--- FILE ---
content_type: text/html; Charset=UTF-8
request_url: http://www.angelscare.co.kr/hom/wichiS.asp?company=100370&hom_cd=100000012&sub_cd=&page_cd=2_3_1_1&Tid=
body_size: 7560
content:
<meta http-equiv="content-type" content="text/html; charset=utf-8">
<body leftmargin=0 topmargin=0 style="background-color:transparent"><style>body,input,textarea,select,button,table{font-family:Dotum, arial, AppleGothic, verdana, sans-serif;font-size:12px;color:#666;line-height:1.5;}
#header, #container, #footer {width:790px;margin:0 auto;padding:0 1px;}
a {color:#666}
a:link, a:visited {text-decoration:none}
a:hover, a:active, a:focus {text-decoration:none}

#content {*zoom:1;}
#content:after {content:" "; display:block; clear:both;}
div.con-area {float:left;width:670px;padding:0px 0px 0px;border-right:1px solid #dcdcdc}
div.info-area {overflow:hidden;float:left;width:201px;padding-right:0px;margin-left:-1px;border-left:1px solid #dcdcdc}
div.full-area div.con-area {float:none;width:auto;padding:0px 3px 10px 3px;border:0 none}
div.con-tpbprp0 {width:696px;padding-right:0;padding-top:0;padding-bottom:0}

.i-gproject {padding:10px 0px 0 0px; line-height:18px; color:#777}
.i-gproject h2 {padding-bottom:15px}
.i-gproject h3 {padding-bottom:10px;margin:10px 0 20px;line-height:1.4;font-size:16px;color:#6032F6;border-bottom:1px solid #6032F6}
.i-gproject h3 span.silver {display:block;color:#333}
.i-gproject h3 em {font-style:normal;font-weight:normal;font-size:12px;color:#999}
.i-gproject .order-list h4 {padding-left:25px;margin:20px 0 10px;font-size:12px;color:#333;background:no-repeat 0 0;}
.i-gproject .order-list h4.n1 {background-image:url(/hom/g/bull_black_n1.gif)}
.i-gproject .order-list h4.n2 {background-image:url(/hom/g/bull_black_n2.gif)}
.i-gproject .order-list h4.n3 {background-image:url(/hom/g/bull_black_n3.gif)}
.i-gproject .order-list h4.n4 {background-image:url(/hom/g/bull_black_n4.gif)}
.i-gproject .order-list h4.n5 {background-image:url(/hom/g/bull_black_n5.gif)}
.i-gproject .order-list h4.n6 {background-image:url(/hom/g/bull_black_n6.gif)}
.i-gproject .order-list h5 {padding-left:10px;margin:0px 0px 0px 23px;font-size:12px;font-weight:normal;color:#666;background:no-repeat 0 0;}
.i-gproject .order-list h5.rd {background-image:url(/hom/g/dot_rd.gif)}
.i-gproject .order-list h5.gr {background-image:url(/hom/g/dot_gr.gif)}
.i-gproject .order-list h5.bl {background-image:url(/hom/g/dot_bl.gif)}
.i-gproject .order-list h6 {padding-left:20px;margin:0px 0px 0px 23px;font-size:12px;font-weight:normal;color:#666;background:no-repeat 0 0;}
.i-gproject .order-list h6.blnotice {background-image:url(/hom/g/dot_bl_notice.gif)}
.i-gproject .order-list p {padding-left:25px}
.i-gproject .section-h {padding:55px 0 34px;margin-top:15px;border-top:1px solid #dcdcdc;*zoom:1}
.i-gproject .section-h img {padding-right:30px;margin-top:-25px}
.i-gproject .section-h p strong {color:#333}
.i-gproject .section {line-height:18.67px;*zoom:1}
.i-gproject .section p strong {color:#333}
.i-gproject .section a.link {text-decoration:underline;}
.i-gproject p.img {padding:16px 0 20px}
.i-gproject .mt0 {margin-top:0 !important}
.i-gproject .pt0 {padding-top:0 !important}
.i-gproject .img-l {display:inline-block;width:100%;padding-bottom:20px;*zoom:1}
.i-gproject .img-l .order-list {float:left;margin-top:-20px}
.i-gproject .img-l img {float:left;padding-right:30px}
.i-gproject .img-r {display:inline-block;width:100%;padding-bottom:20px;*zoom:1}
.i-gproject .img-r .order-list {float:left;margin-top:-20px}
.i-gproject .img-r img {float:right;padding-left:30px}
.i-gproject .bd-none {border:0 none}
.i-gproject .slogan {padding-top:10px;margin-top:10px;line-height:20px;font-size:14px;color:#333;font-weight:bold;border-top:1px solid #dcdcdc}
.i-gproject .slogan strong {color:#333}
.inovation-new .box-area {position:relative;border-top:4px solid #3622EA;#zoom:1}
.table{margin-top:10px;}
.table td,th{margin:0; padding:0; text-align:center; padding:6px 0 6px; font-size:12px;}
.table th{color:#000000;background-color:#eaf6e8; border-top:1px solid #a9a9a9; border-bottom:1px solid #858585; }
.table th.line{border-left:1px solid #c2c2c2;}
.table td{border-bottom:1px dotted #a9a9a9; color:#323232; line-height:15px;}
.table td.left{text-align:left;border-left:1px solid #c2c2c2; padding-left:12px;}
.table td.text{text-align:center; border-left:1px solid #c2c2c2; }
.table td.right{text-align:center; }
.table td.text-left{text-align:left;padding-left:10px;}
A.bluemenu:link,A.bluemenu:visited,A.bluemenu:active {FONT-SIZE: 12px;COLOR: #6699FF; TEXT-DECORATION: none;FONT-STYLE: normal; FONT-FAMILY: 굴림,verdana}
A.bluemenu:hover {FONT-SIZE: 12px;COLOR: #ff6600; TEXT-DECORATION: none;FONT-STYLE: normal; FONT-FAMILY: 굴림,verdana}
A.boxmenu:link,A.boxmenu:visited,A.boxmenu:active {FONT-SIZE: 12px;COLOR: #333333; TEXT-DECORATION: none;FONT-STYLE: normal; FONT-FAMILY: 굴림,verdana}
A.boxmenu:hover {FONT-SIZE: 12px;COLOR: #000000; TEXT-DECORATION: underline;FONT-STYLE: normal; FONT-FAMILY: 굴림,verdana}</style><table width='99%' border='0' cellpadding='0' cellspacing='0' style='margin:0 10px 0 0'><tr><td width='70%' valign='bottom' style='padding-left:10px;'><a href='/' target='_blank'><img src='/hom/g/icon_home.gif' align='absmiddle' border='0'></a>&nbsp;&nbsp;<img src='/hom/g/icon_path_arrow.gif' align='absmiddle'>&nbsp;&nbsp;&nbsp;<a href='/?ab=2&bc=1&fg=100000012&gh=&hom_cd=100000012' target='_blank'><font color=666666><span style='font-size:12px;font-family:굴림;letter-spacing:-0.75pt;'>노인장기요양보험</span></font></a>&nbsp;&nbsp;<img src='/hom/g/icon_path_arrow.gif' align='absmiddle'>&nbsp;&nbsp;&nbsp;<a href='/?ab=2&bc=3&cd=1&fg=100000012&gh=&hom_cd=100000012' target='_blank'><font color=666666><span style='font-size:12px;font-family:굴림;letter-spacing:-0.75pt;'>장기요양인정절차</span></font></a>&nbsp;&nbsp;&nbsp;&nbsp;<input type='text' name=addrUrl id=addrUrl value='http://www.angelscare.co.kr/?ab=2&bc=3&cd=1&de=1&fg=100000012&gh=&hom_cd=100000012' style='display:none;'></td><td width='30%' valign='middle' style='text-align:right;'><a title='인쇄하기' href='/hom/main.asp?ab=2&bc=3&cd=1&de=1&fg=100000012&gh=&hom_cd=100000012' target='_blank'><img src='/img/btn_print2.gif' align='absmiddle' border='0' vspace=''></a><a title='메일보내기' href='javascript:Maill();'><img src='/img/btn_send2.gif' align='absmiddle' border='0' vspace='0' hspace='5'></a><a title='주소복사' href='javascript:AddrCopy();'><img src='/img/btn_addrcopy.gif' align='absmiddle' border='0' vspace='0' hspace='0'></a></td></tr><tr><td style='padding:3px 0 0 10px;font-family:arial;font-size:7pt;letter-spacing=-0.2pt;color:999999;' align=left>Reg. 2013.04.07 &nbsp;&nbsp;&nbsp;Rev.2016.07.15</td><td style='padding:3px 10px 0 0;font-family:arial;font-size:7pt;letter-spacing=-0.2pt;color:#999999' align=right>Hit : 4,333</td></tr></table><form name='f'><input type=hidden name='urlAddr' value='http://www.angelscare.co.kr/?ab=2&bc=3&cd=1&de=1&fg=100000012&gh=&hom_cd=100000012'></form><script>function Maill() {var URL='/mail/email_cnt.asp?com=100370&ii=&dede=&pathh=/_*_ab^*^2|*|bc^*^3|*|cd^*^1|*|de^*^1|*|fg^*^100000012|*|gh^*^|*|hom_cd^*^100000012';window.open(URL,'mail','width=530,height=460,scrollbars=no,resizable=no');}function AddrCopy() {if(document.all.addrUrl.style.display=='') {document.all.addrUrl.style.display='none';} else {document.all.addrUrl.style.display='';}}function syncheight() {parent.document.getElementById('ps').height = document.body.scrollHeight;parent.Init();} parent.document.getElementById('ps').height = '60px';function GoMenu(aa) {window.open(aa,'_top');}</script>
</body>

- INSTRUCTIONS FOR THE TASK
From the entries, report each line that includes the word "bluemenu".

- YOUR SOLUTION
A.bluemenu:link,A.bluemenu:visited,A.bluemenu:active {FONT-SIZE: 12px;COLOR: #6699FF; TEXT-DECORATION: none;FONT-STYLE: normal; FONT-FAMILY: 굴림,verdana}
A.bluemenu:hover {FONT-SIZE: 12px;COLOR: #ff6600; TEXT-DECORATION: none;FONT-STYLE: normal; FONT-FAMILY: 굴림,verdana}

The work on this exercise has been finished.